Même évaluation  de la part de Hassan Tariq, également député USFP, qui a souligné que s’il est vrai que les caisses noires plus connues sous l’appellation de « comptes spéciaux » font partie de la loi organique des Finances, il n’en reste pas moins que certains comptes relevant  notamment des trois grandes administrations du ministère des Finances, à savoir les Douanes, la Trésorerie générale et les Impôts, demeurent hors de tout contrôle. A cet effet, il a révélé que ces comptes comportent des recettes de l’Etat qui n’apparaissent nullement dans le Budget général de l’Etat et qui sont dépensés en dehors de toute autorisation ou contrôle parlementaire.
Hassan Tariq est allé plus loin. Il pense que le scandale de l’article 18 bis portant sur les comptes spéciaux soulevé dernièrement par  Mohamed Daedaâ, chef du groupe parlementaire de la FDT, qui a  révélé que le gouvernement aurait rajouté des amendements au projet de loi de Finances après que la Chambre des représentants l’a approuvé, fait partie de cette question des caisses noires.
En effet, l’article 18 bis, tel qu’approuvé par la Chambre des représentants, stipule que «les recettes et les dépenses portant sur les comptes du Trésor seront intégrées au niveau des composantes du Budget de l’Etat à partir de  2015, à l’exception des opérations relevant de l’application d’un texte législatif spécial, des engagements contractuels, des conventions internationales, des crédits à court et moyen termes et de la gestion des titres émis au profit de l’Etat, ainsi que les dépenses et recettes temporaires». Or, dans cet article, une phrase qui exclut les fonds privés mis à la disposition de l’Etat a été rajoutée.

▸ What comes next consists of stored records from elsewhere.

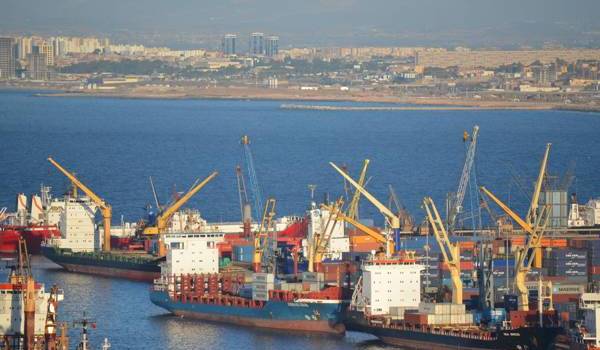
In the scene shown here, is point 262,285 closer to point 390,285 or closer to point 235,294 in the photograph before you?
point 235,294

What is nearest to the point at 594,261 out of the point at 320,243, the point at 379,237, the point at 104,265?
the point at 379,237

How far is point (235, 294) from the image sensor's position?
48094mm

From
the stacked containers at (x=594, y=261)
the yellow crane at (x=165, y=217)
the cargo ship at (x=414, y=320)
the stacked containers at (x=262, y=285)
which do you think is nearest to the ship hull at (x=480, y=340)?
the cargo ship at (x=414, y=320)

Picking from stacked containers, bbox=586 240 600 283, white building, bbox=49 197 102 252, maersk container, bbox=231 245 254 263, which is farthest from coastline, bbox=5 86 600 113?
stacked containers, bbox=586 240 600 283

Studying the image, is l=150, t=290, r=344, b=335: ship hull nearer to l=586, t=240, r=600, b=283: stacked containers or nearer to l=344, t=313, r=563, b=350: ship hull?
l=344, t=313, r=563, b=350: ship hull

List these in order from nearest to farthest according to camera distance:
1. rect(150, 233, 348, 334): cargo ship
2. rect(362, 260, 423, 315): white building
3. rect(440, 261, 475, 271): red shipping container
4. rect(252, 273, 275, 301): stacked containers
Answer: rect(362, 260, 423, 315): white building, rect(150, 233, 348, 334): cargo ship, rect(440, 261, 475, 271): red shipping container, rect(252, 273, 275, 301): stacked containers

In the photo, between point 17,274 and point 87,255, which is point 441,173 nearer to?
point 87,255

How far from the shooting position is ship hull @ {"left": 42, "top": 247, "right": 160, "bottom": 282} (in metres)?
54.9

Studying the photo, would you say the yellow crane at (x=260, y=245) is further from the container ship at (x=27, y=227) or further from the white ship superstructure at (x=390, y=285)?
the container ship at (x=27, y=227)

Face à ces accusations, Nizar Baraka s’est contenté de calmer les esprits en énumérant quelques principes généraux afférents à la transparence et à la bonne gouvernance. Des propos qui ne tiennent pas la route puisque de l’aveu même des députés de la majorité, les caisses noires ne sont pas soumises à contrôle. Certains ont même appelé à  la constitution d’une commission d’enquête pour élucider la question de ces caisses noires.  

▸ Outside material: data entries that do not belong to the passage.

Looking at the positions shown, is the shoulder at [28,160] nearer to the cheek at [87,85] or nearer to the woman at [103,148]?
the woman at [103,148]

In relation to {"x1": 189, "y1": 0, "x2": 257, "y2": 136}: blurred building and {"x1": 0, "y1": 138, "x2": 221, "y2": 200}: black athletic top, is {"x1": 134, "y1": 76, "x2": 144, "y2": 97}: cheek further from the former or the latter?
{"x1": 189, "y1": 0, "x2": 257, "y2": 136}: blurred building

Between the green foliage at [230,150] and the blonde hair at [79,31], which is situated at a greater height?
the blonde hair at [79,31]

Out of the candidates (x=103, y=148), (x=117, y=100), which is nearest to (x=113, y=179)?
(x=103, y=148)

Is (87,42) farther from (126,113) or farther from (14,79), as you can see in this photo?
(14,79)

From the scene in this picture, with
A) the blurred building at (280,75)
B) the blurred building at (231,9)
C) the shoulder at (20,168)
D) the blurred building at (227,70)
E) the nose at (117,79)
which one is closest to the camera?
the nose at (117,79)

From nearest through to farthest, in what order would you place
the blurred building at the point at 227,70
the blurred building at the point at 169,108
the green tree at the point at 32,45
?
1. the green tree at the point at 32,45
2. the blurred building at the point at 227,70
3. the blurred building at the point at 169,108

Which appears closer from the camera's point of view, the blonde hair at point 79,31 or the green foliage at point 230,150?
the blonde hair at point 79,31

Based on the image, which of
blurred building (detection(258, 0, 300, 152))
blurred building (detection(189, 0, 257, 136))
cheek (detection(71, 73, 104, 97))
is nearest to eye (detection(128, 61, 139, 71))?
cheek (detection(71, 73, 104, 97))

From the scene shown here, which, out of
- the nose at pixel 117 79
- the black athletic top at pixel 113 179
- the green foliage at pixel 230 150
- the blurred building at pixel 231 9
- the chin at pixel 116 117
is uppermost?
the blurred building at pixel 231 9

Ils ont également demandé le soutien  du chef du gouvernement. En effet, ils estiment qu’une telle commission d’enquête, eu égard à sa dimension constitutionnelle, a besoin d’un soutien de poids. Une attitude qui en dit long sur l’incapacité de la majorité à instaurer et à faire respecter les règles de bonne gouvernance.

Commission d’enquête sur
le document amendant l’article 18 bis


Le bureau de la Chambre des conseillers a décidé de former une commission d’enquête sur les circonstances de la distribution d’un document comprenant des amendements introduits au niveau de l’article 18 bis du projet de loi de Finances 2013.
Les résultats de l’enquête seront soumis jeudi au bureau de la Chambre des conseillers qui prendra les mesures nécessaires à la lumière desdits résultats, indique la Chambre dans un communiqué dont la MAP a reçu une copie lundi.
Le document qui a suscité la polémique ne comporte pas de référence identifiant sa source mais renferme une phrase ne figurant pas dans le document initial. Il fait partie des documents distribués par le ministère de l’Economie et des Finances aux membres de la Commission des finances, de l’équipement, de la planification et du développement régional de la Chambre des conseillers.